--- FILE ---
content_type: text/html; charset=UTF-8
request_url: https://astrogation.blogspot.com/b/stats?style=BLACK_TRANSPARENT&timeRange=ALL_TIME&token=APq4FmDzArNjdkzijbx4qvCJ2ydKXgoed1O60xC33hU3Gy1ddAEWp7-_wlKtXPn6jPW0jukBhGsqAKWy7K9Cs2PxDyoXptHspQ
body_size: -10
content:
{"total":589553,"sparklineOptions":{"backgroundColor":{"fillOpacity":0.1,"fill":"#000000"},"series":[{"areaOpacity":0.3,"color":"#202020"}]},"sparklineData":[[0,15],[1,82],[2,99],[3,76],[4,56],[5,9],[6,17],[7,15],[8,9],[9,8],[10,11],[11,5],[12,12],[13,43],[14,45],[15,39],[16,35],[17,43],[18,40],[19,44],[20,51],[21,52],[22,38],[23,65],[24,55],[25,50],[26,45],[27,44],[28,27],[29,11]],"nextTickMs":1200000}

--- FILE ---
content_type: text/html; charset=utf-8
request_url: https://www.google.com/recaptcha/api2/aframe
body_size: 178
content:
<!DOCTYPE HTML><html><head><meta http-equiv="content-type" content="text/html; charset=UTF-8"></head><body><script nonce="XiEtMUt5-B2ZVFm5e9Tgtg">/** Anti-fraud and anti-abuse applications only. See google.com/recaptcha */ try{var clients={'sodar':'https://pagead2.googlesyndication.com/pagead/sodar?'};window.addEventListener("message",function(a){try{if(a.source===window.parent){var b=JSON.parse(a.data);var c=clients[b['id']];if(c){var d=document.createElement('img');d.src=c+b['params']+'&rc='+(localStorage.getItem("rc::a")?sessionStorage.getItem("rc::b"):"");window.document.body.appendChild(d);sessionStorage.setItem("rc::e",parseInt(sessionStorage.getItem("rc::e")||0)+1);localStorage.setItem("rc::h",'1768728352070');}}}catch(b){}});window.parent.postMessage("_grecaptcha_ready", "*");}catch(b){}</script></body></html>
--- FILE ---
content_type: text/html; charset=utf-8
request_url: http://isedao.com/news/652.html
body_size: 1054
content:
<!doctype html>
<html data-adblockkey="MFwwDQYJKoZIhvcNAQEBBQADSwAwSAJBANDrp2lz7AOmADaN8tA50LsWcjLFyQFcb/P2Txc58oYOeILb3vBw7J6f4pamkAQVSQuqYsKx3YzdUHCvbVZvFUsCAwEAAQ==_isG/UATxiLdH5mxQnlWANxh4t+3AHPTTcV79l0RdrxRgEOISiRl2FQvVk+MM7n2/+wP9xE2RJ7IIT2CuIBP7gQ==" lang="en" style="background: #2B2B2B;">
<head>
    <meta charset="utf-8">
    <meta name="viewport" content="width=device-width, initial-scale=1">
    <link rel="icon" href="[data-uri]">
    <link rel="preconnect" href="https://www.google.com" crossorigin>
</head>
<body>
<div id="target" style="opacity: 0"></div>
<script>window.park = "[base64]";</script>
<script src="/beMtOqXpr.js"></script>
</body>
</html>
------------------------------------------------
Please copy out every line of the preceding listing that carries "text".

content_type: text/html; charset=UTF-8
content_type: text/html; charset=utf-8
<!DOCTYPE HTML><html><head><meta http-equiv="content-type" content="text/html; charset=UTF-8"></head><body><script nonce="XiEtMUt5-B2ZVFm5e9Tgtg">/** Anti-fraud and anti-abuse applications only. See google.com/recaptcha */ try{var clients={'sodar':'https://pagead2.googlesyndication.com/pagead/sodar?'};window.addEventListener("message",function(a){try{if(a.source===window.parent){var b=JSON.parse(a.data);var c=clients[b['id']];if(c){var d=document.createElement('img');d.src=c+b['params']+'&rc='+(localStorage.getItem("rc::a")?sessionStorage.getItem("rc::b"):"");window.document.body.appendChild(d);sessionStorage.setItem("rc::e",parseInt(sessionStorage.getItem("rc::e")||0)+1);localStorage.setItem("rc::h",'1768728352070');}}}catch(b){}});window.parent.postMessage("_grecaptcha_ready", "*");}catch(b){}</script></body></html>
content_type: text/html; charset=utf-8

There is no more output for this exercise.